From the start of 2018 through October this year, idle time per vehicle has increased by 50%, according to data compiled by Lytx Inc., a San Diego company whose telematics that monitor vehicles are used by 1.4 million drivers worldwide.

So far this year, there is more than a day’s worth of idle time per vehicle, up from 17 hours per vehicle in 2019 and 21.5 hours in 2020. The data found that 50 years in idle time has been wasted this year.

Overwhelming volume generated by pandemic-induced consumer demand is swamping a system that already was creaking under the weight of high demand, low investment, labor shortages and regulatory battles.

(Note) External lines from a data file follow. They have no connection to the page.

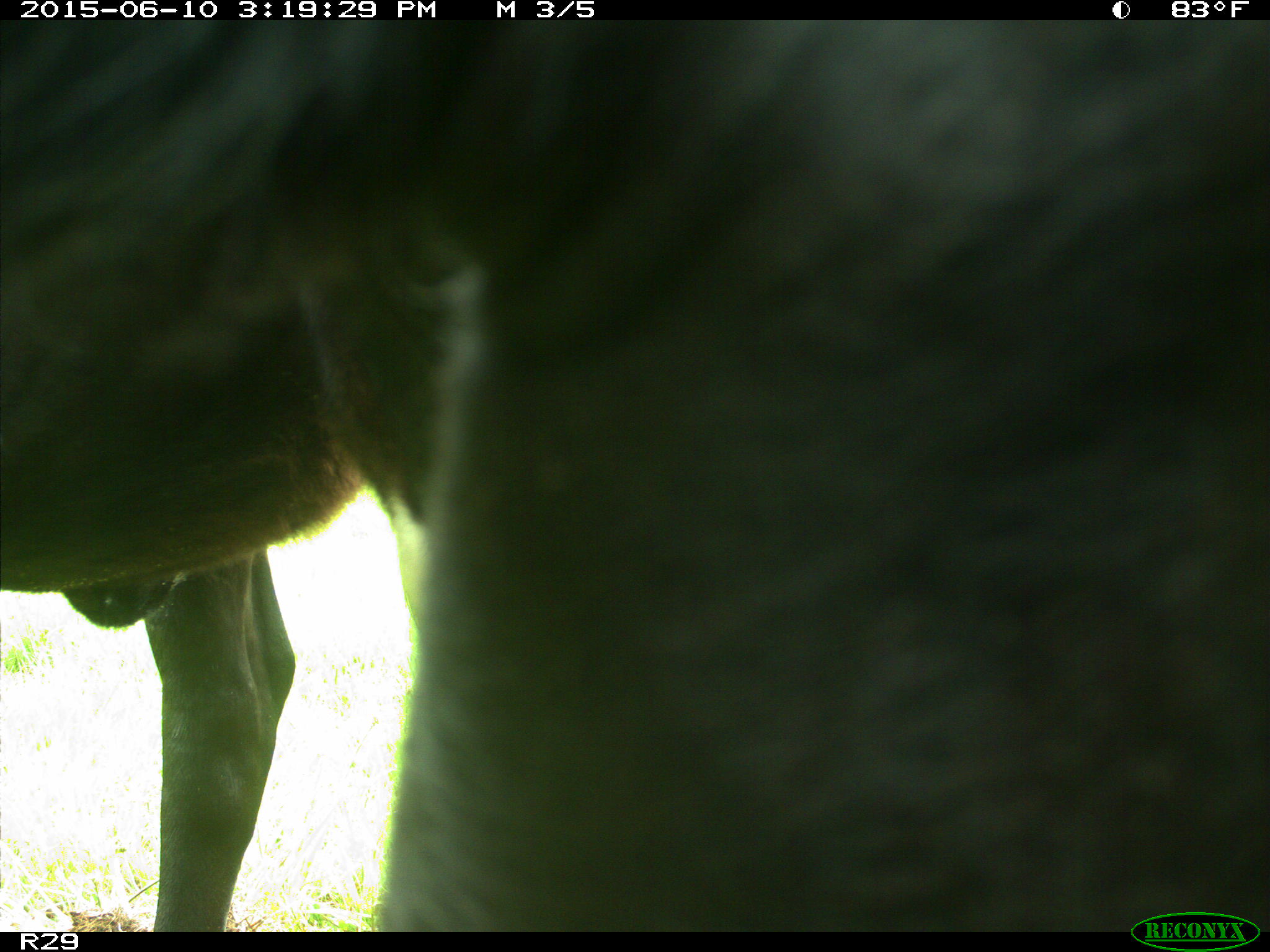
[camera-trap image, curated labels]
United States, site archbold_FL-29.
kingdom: Animalia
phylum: Chordata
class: Mammalia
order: Artiodactyla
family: Bovidae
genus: Bos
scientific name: Bos taurus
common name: domestic cow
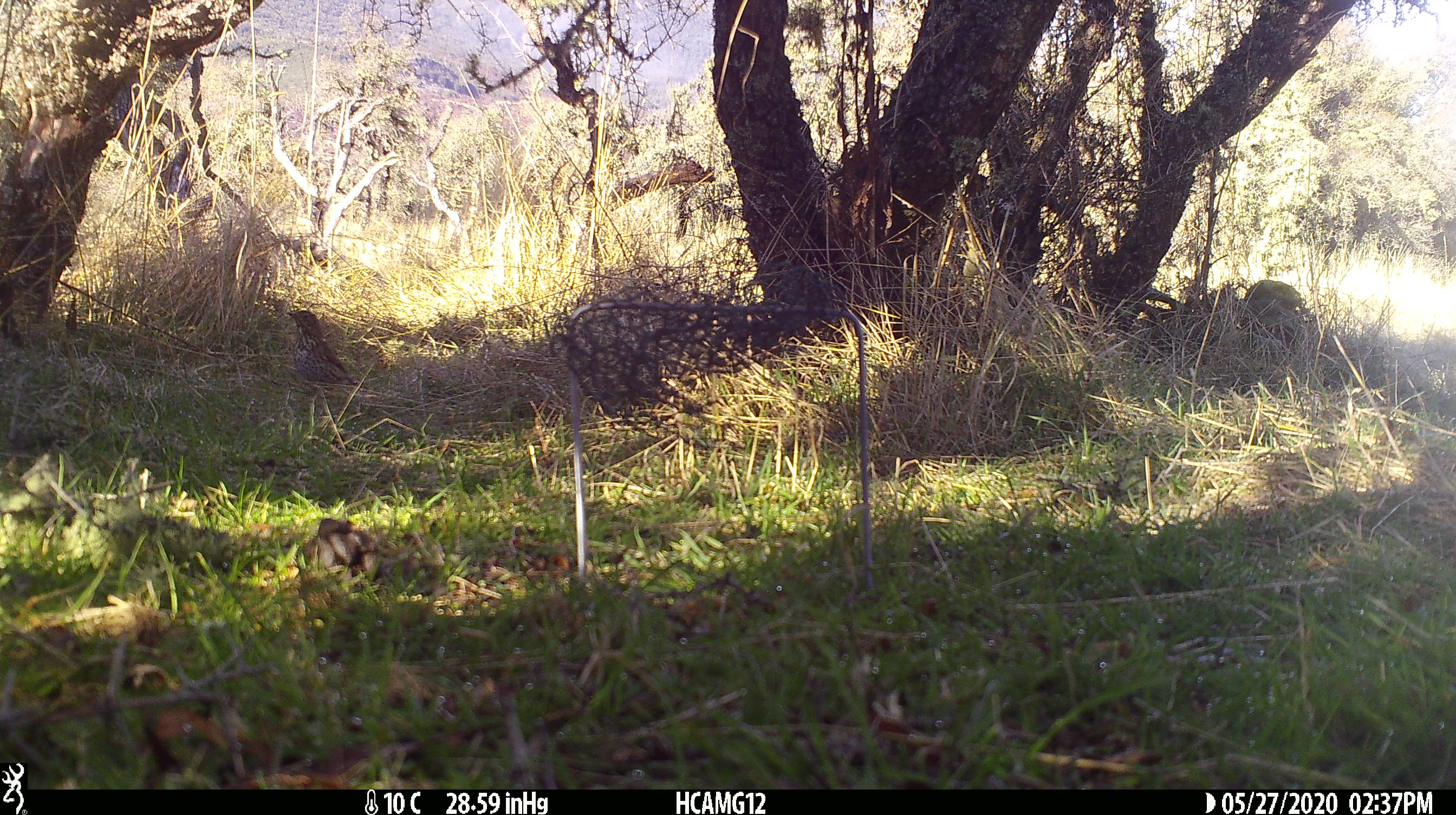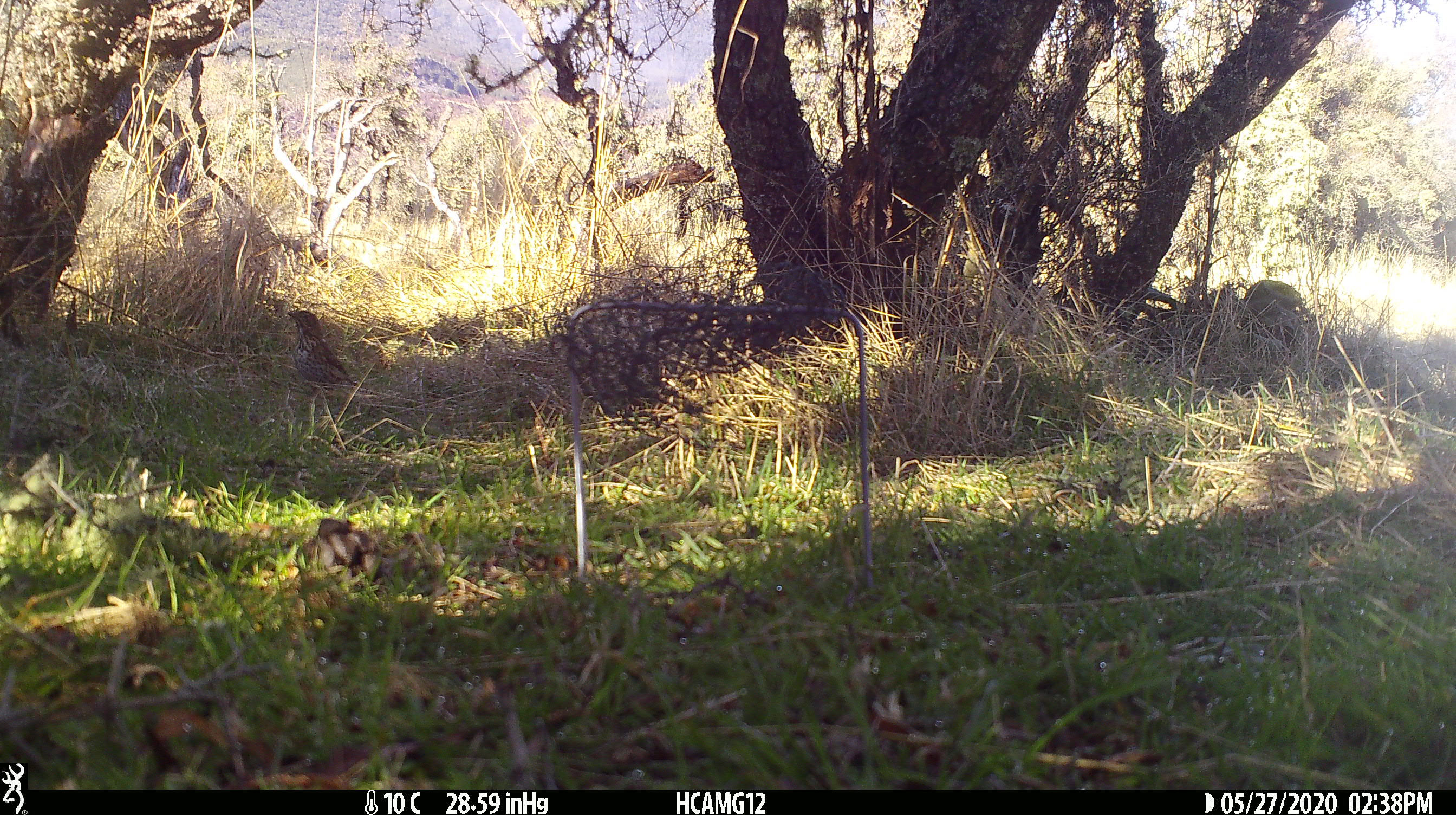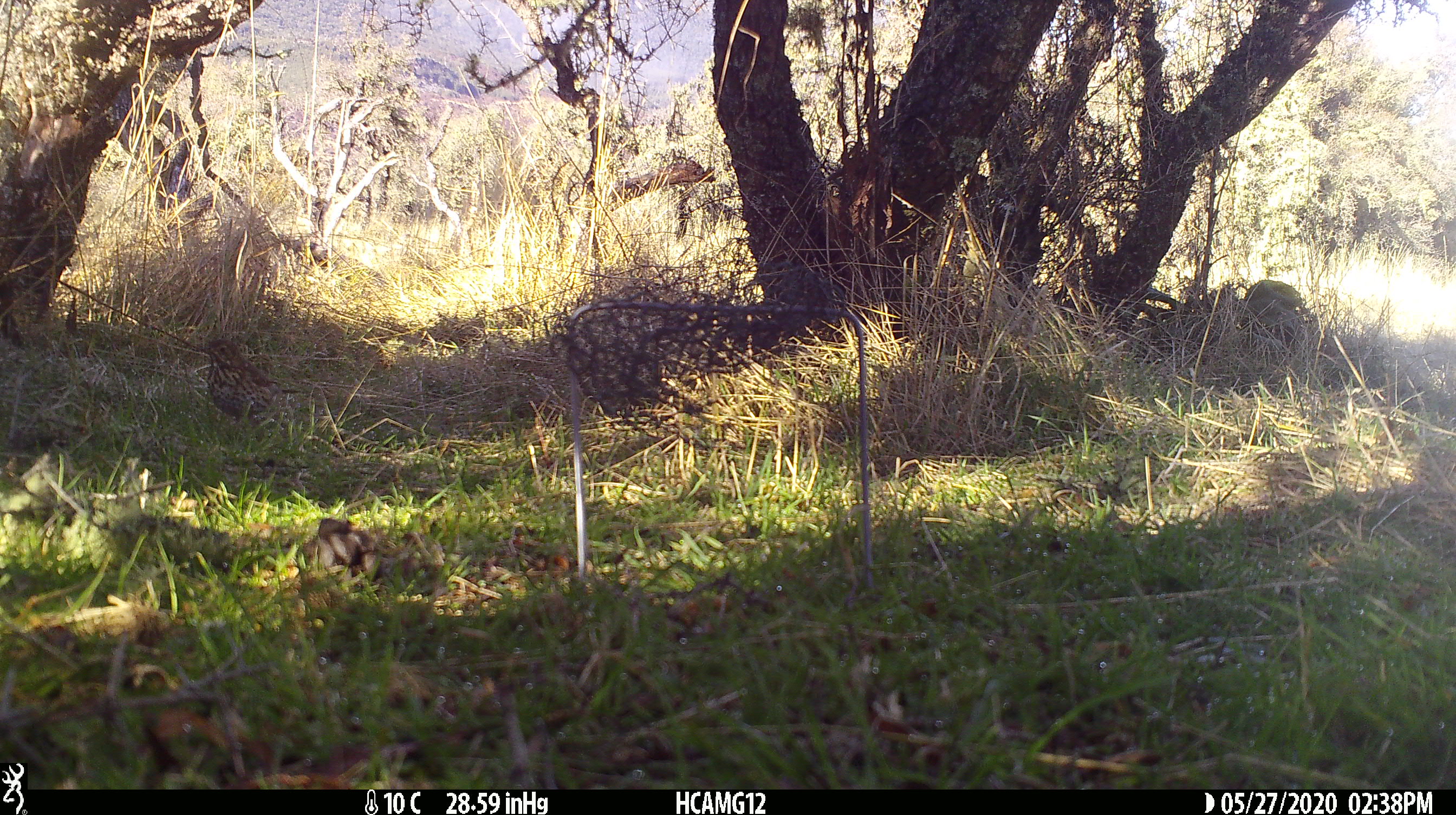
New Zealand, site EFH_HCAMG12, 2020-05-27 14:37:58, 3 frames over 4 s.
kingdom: Animalia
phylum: Chordata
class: Aves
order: Passeriformes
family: Turdidae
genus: Turdus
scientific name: Turdus philomelos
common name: song thrush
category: thrush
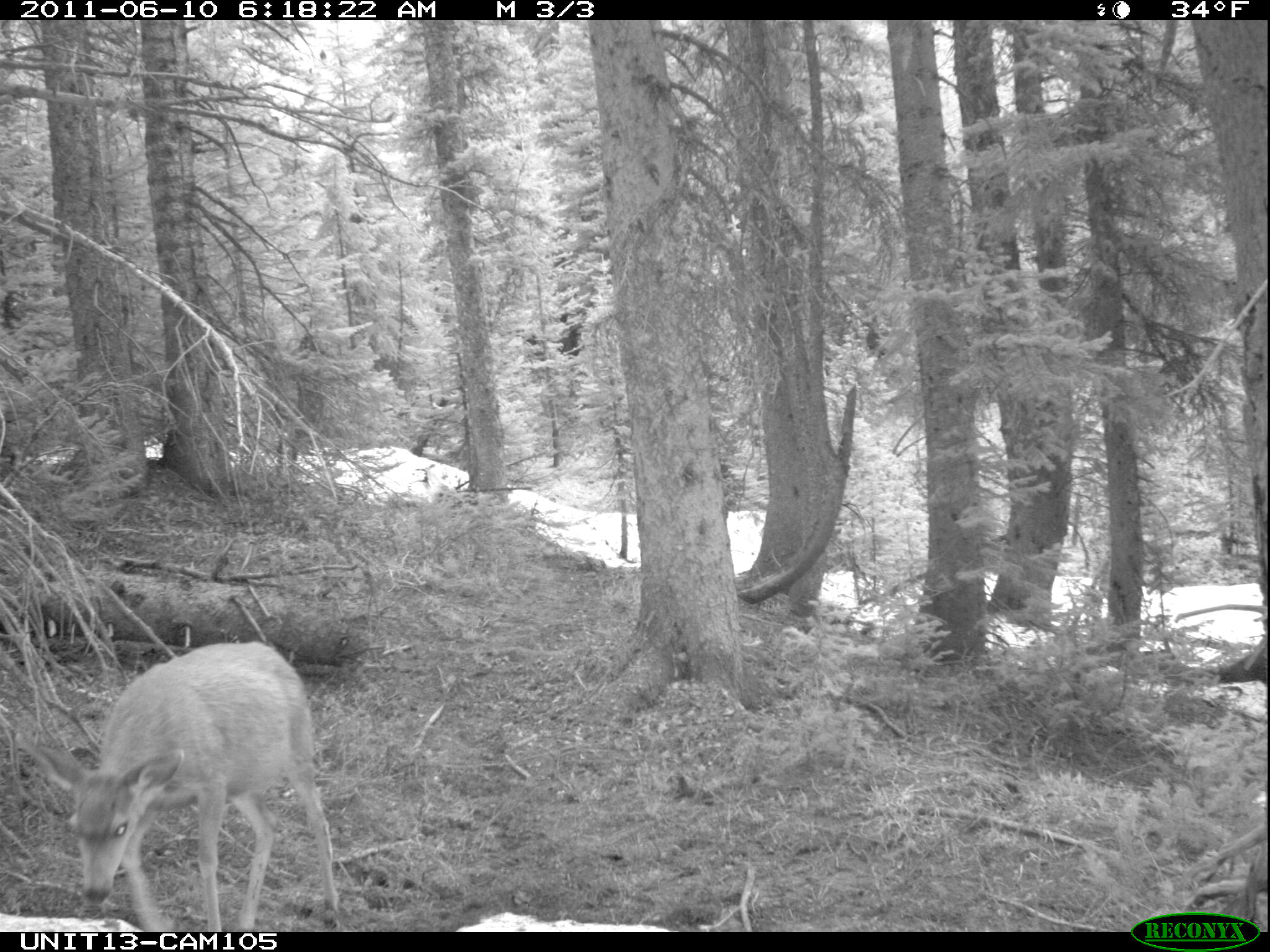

Facing high import volumes, the ports of Los Angeles and neighboring Long Beach are ramping up to 24/7 operations to help ease the congestion that experts say could continue well into next year.

That bears out in Lytx’s numbers: In 2021, through October, 788,455 vehicle trips have been originated in the areas around the port of Los Angeles and the Port of New York and New Jersey compared with 554,089 last year.

“[The data] puts into perspective how busy it’s gotten around the ports this year as it is already the top in the volume categories and there’s still two months left,” said Kyle Warlick, a client intelligence analyst at Lytx.

Lytx’s database has more than 150 billion miles of commercial driving data and captures more than 200,000 new driving events daily.